== Supplied data ==
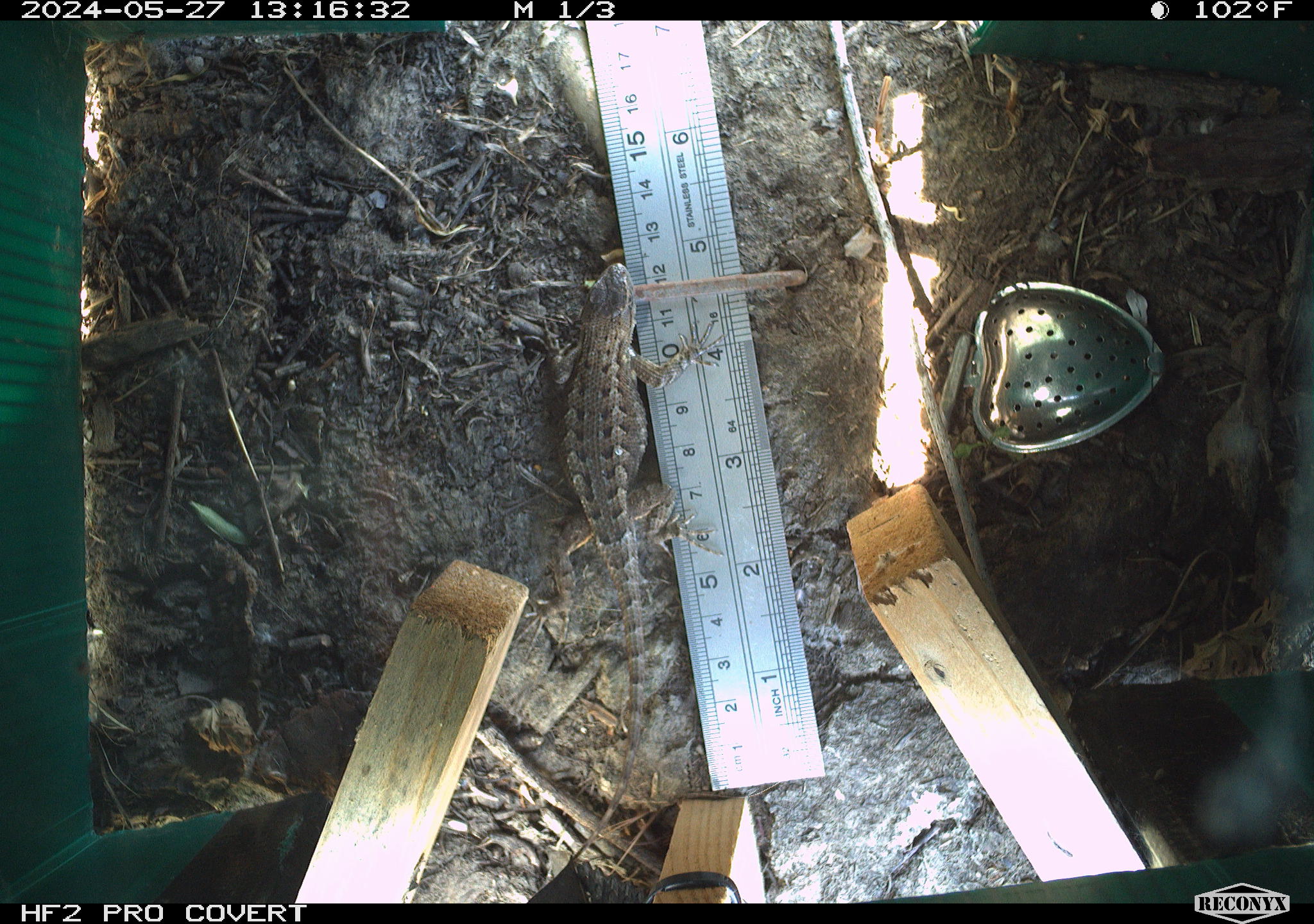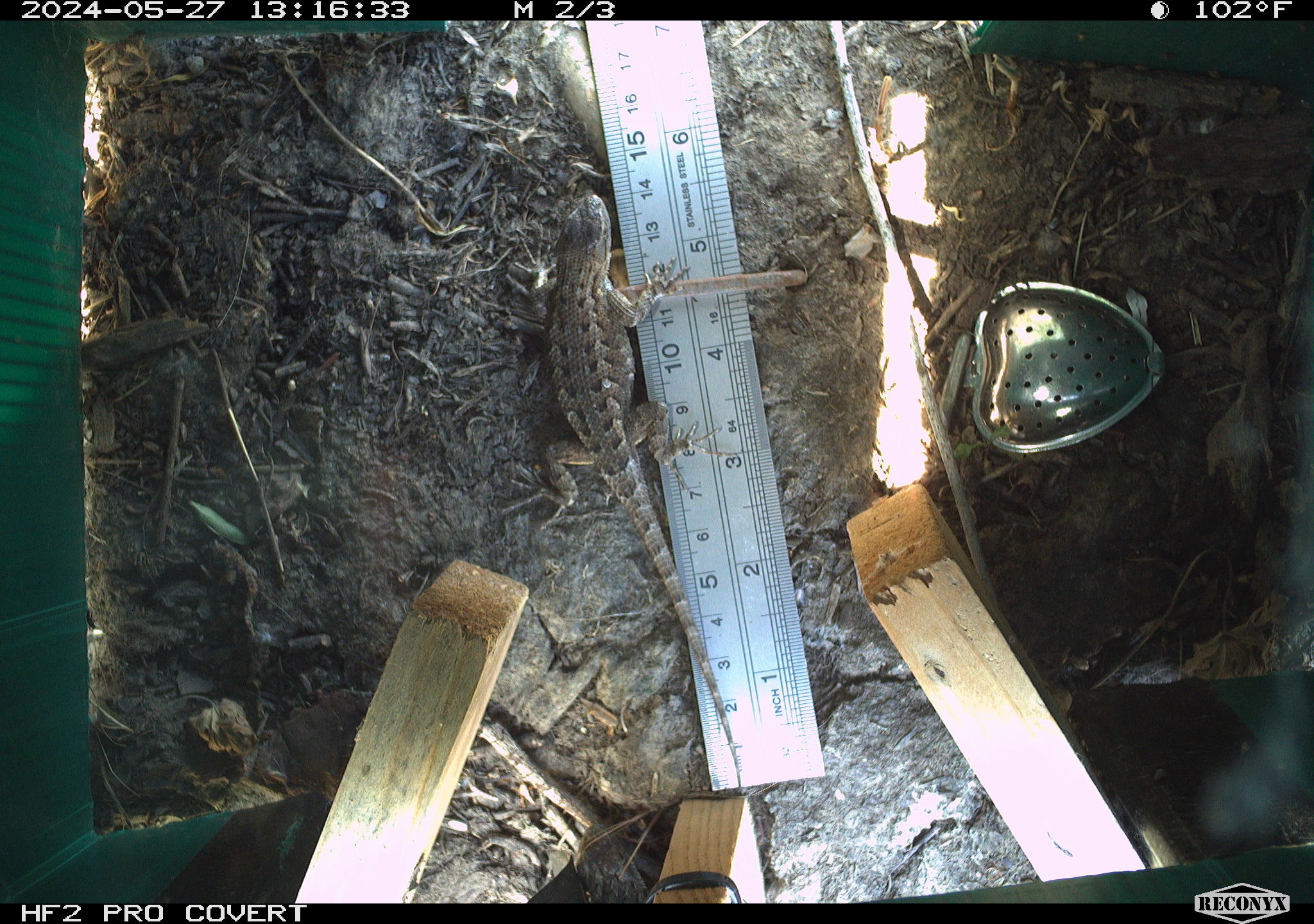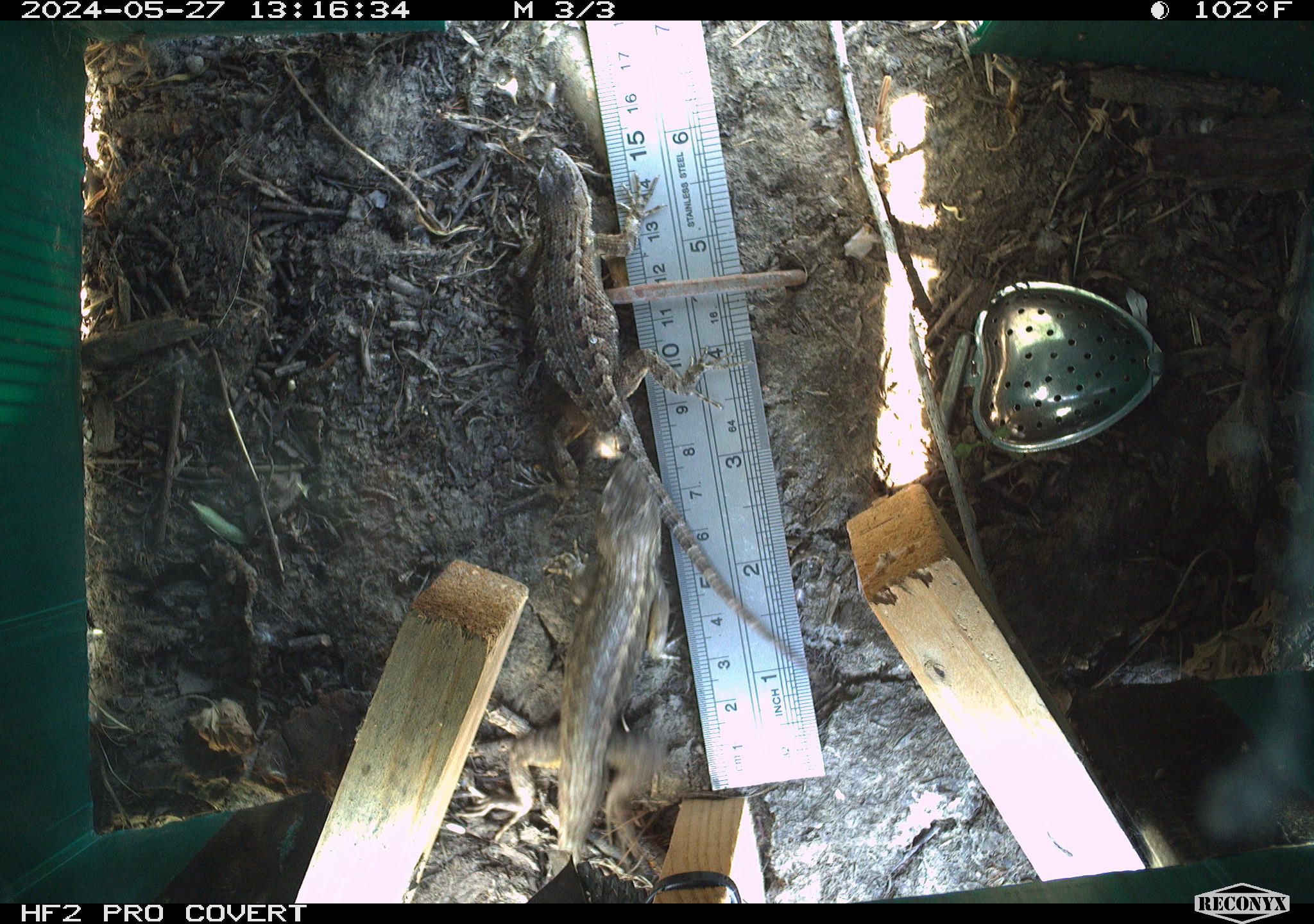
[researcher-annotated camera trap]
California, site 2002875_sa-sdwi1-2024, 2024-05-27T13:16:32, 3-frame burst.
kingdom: Animalia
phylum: Chordata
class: Reptilia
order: Squamata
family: Phrynosomatidae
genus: Sceloporus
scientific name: Sceloporus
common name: spiny lizards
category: sceloporus species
Sceloporus species (spiny lizards) (Sceloporus).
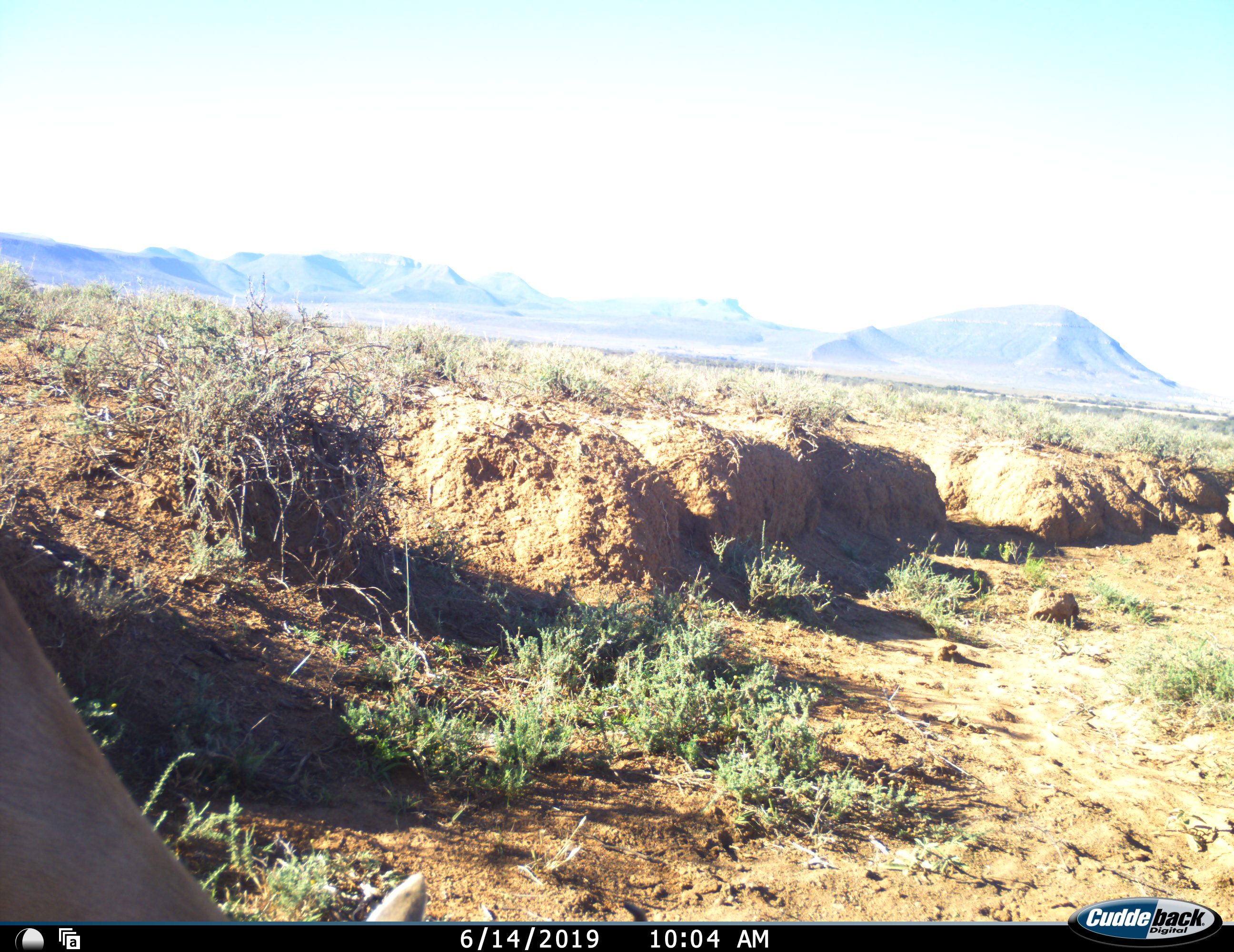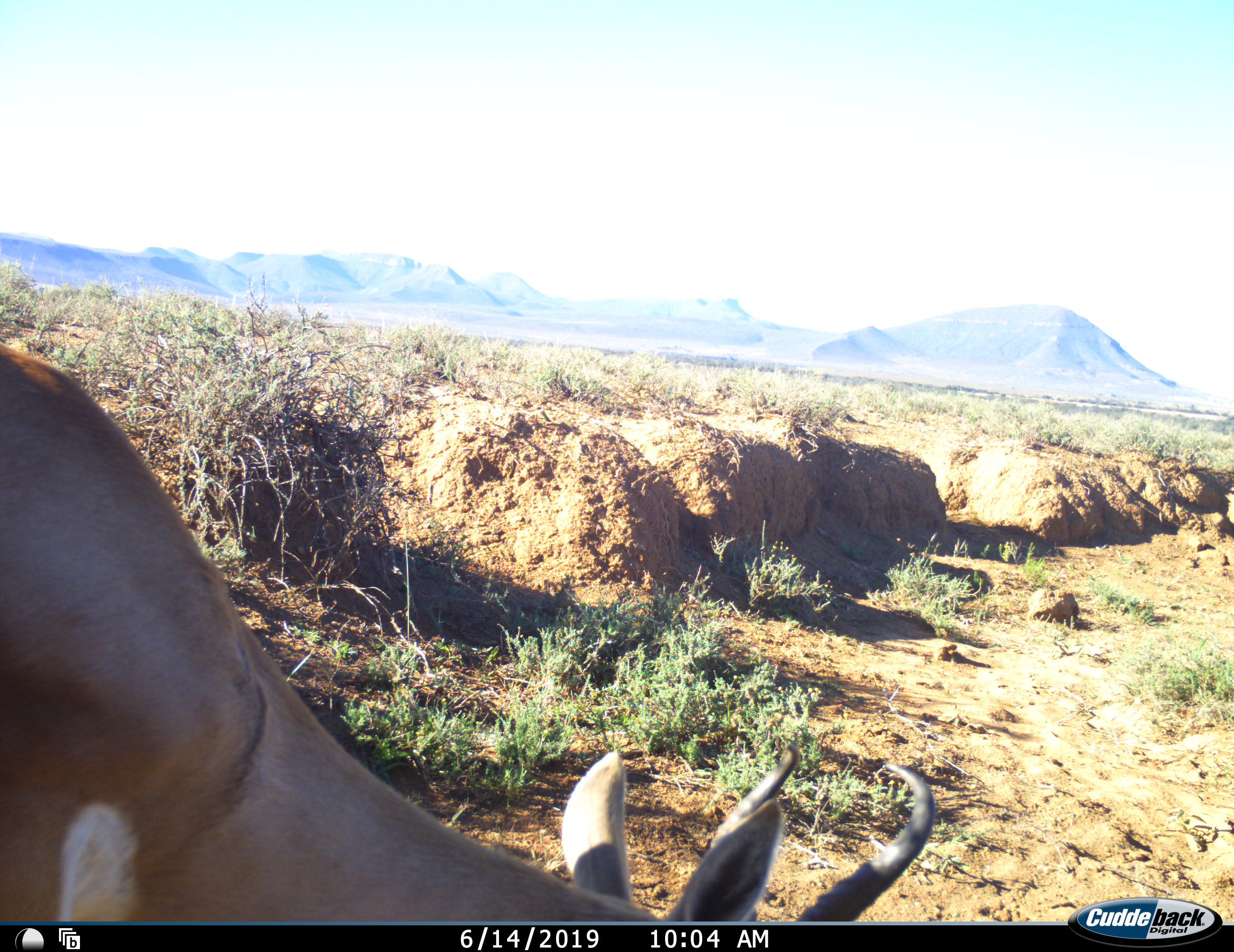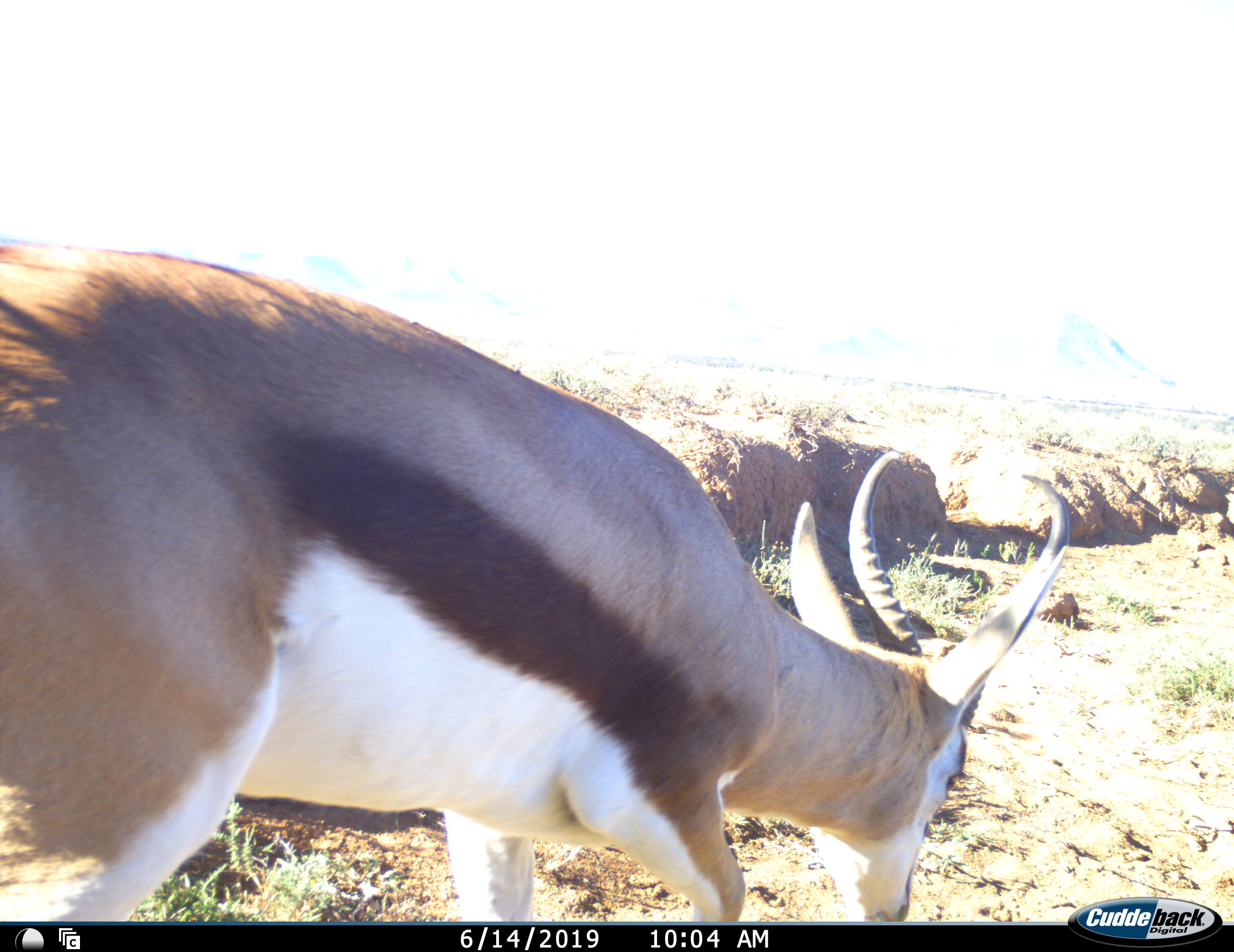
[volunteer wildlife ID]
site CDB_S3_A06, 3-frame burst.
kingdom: Animalia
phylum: Chordata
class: Mammalia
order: Artiodactyla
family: Bovidae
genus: Antidorcas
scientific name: Antidorcas marsupialis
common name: springbok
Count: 1.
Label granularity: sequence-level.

== What to work on ==
Each record needs to be reproduced exactly, and no image should be carried over.

== Result for this exercise ==
[researcher-annotated camera trap]
California, site 2002875_sa-sdwi1-2024, 2024-05-27T13:16:32, 3-frame burst.
kingdom: Animalia
phylum: Chordata
class: Reptilia
order: Squamata
family: Phrynosomatidae
genus: Sceloporus
scientific name: Sceloporus
common name: spiny lizards
category: sceloporus species
Sceloporus species (spiny lizards) (Sceloporus).
[volunteer wildlife ID]
site CDB_S3_A06, 3-frame burst.
kingdom: Animalia
phylum: Chordata
class: Mammalia
order: Artiodactyla
family: Bovidae
genus: Antidorcas
scientific name: Antidorcas marsupialis
common name: springbok
Count: 1.
Label granularity: sequence-level.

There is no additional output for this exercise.